### Complete the following
• a. Print the section of the KEYNOTE-590 esophageal cancer passage from "Combined treatment with" to "vs chemotherapy alone." without changing a word.
• b. List every 95% confidence interval that the KEYNOTE-590 passage reports.

### Document passage
Combined treatment with pembrolizumab (Keytruda) and chemotherapy has been shown to promote longevity in patients with advanced esophageal cancer as evidenced by results from the phase 3 KEYNOTE-590 study (NCT03189719), which continue to show persistent and proven benefits with the regimen vs chemotherapy alone.
At the 2024 Gastrointestinal Cancers Symposium in San Francisco, California Manish A. Shah, MD, presented data from the KEYNOTE-590 trial which investigated the efficacy and safety of the combination in patients with locally advanced or metastatic esophageal cancer. Updated results from the trial, which were presented with a median follow-up of 58.8 months (range, 49.2-70.6), showed that patients who received pembrolizumab plus chemotherapy achieved a median overall survival (OS) of 12.3 months (95% CI, 10.5-14.0) versus 9.8 months (95% CI, 8.8-11.0) with placebo plus chemotherapy (HR, 0.72; 95% CI, 0.62-0.84).1,2
Discussing the study’s impact, Shah explained, “Immunotherapy has been transformative in many cancers, and it is transformative in esophageal cancer. We need to test [for] biomarkers to [see whether] tumors express PD-L1. If they do, we should consider adding pembrolizumab to chemotherapy to maximize the benefit. The real message is that some patients may live quite a long time [on this regimen], even 5 years, which was previously unheard of.”

[Stored data]

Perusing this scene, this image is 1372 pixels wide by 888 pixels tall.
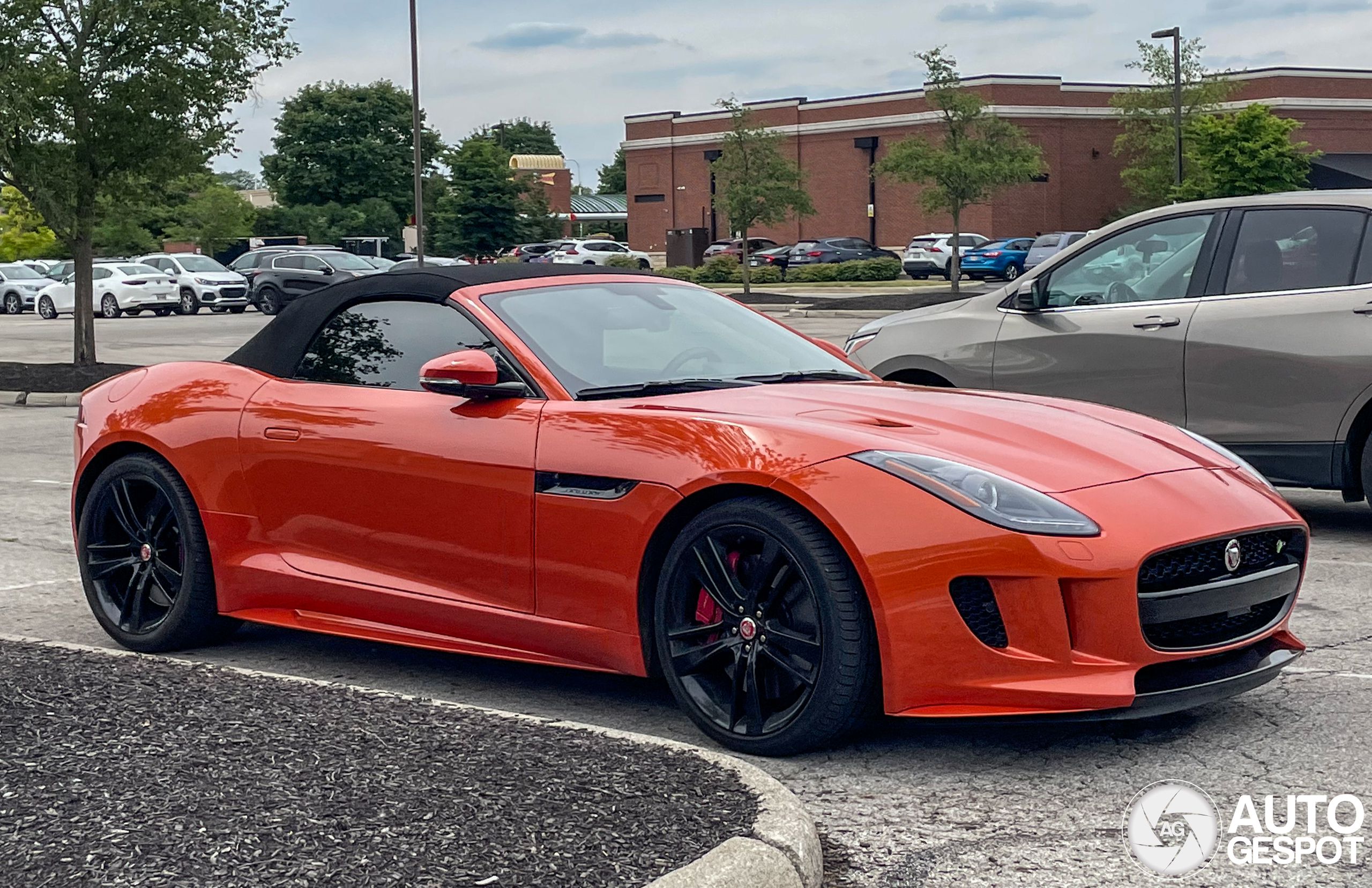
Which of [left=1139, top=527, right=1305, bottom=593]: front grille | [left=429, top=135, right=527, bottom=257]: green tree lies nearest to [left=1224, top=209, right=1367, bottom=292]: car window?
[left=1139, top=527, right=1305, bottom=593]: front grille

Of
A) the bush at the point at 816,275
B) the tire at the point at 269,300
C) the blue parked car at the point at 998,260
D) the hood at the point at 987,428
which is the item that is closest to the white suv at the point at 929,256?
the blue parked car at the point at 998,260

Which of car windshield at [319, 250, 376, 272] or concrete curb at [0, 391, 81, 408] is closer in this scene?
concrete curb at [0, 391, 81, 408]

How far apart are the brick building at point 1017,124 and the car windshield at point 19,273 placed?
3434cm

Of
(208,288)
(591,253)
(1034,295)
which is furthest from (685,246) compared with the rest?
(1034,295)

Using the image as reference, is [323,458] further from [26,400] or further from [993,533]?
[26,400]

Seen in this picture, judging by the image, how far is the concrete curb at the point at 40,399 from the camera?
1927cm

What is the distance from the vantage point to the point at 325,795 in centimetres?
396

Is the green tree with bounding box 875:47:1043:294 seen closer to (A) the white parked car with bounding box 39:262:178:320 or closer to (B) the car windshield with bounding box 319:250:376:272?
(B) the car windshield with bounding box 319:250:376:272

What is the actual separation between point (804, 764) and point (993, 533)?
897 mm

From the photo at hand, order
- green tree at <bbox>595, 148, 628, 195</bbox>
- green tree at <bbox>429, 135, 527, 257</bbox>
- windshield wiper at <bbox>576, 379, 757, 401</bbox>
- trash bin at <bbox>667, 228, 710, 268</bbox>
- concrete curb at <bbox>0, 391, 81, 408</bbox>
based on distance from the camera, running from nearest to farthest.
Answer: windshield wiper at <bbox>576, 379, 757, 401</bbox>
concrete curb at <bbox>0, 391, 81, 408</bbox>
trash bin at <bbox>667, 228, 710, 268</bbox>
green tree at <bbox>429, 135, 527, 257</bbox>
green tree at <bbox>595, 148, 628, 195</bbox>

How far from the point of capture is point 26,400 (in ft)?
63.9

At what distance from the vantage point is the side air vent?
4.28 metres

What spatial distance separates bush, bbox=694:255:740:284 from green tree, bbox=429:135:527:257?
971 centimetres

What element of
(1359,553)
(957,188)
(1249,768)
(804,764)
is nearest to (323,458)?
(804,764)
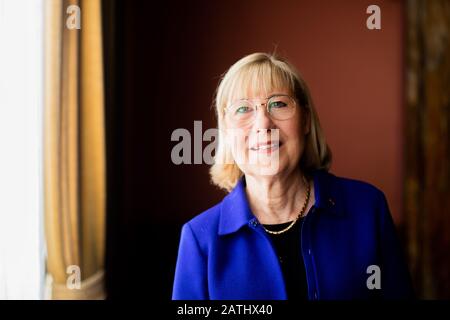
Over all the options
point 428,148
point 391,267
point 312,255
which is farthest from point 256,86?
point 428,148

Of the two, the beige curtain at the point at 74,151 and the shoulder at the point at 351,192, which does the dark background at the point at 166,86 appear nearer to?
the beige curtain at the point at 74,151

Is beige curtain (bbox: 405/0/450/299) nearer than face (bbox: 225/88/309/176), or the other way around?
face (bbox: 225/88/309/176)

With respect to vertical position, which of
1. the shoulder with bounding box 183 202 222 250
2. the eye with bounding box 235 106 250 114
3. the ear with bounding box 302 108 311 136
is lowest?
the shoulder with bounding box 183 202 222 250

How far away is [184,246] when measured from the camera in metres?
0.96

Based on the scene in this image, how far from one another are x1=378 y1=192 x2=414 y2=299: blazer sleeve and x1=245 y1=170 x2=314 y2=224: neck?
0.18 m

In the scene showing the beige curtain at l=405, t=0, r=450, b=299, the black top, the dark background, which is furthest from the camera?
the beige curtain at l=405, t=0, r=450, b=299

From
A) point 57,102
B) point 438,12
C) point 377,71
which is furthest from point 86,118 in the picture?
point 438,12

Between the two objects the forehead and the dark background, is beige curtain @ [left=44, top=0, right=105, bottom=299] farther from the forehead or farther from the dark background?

### Activity answers
• a.
Combined treatment with pembrolizumab (Keytruda) and chemotherapy has been shown to promote longevity in patients with advanced esophageal cancer as evidenced by results from the phase 3 KEYNOTE-590 study (NCT03189719), which continue to show persistent and proven benefits with the regimen vs chemotherapy alone.

• b.
10.5-14.0
8.8-11.0
0.62-0.84